#### Exercise description:
Decide whether each statement below agrees with the fashion blog text that follows. Answer yes or no for each and quote the exact words of the text that decide it.
1. The writer first became an avid reader of personal style blogs in 2007.
2. The writer is still able to find the blog of the woman pursuing the 5 Piece French Wardrobe.
3. The writer has moved houses five times since graduating.

#### Exercise text:
■ ■ ■ ■

If you read personal style blogs, follow street style photographers and especially if you have a blog, it can be very easy to be swept up in the world of fast fashion and It-bags-shoes-and-stuff. When I first became an avid reader of personal style blogs in 2007, I developed a voracious appetite for new and unusual fashion that I couldn’t find in magazines or on my college campus at the time. I spent a lot of time and money coveting clothes that had no real place in my daily life and didn’t even really fit into my personal style. I had a good eye for what was going to be the next blogger must-have and the patience to troll eBay until I found just what I was looking for. There is, however, a useful and scary feature on eBay that tells you how much you have spent to date, and when I saw that number move beyond the triple digits I knew it was time to reassess my hobby.
Around this time I discovered a blogger who was documenting her pursuit of the 5 Piece French Wardrobe. I for the life of me cannot find her blog now (it has been 5 years since I read it) and I’ll continue to search, but her minimalist approach was the first of its kind that I had seen. Now I feel that the 5 Piece method is widely covered, but back then I found not only the concept to be innovative but her exacting, almost obsessive dedication to developing a short list and sticking to it to be a whole new way of looking at shopping. Rather than “here are this season’s trends, here’s where to buy them, here are the next season’s trends, quick get a jump start” it was curating your closet in a very calculating way. I can’t say that my system will ever be quite so rigid or structured as the blogger that inspired me, that wouldn’t be sustainable for me, but over the years I have developed a healthier way of living in the blog world. Having moved houses 8 times since I graduated has also helped me cull. These 5 questions are the checks and balances that I use before taking anything new home with me.
1. Can you think of at least 3 outfits and 3 occasions to wear this to?

■ ■ ■ ■

#### Data extracts:

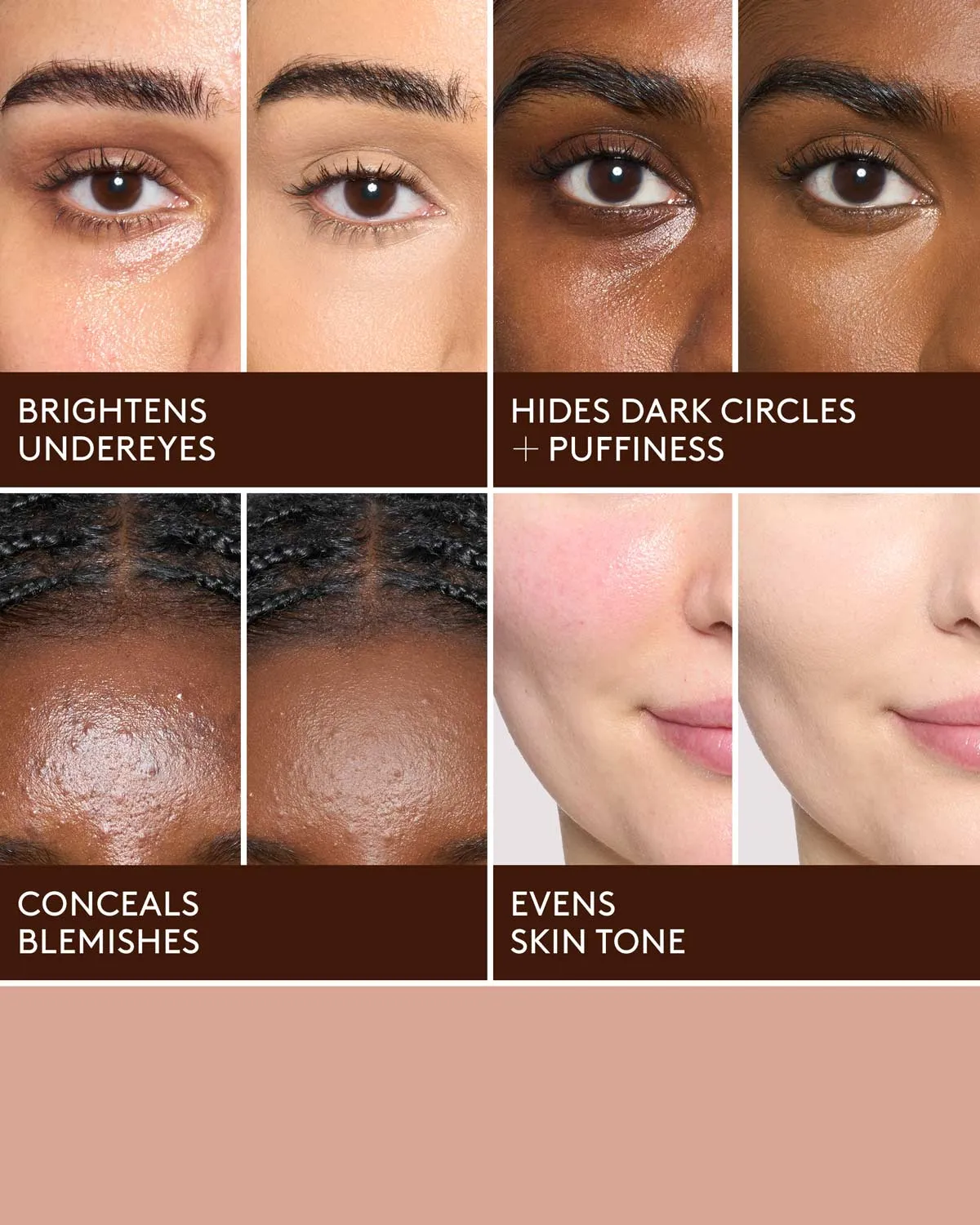 BRIGHTENS UNDEREYES

HIDES DARK CIRCLES + PUFFINESS

CONCEALS BLEMISHES

EVENS SKIN TONE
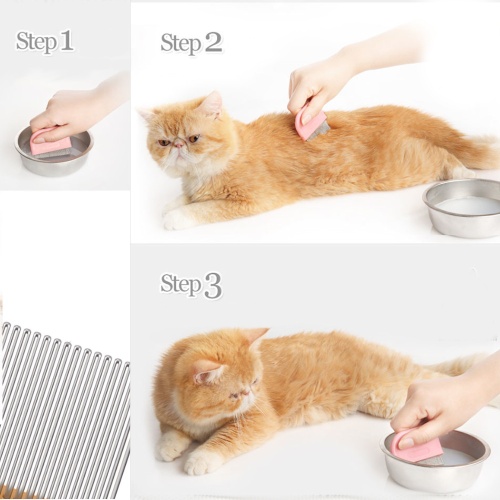 Step 1

Step 2

Step 3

■ ■ ■ ■

#### Output of the task:
1. Yes: "When I first became an avid reader of personal style blogs in 2007"
2. No: "I for the life of me cannot find her blog now"
3. No: "Having moved houses 8 times since I graduated"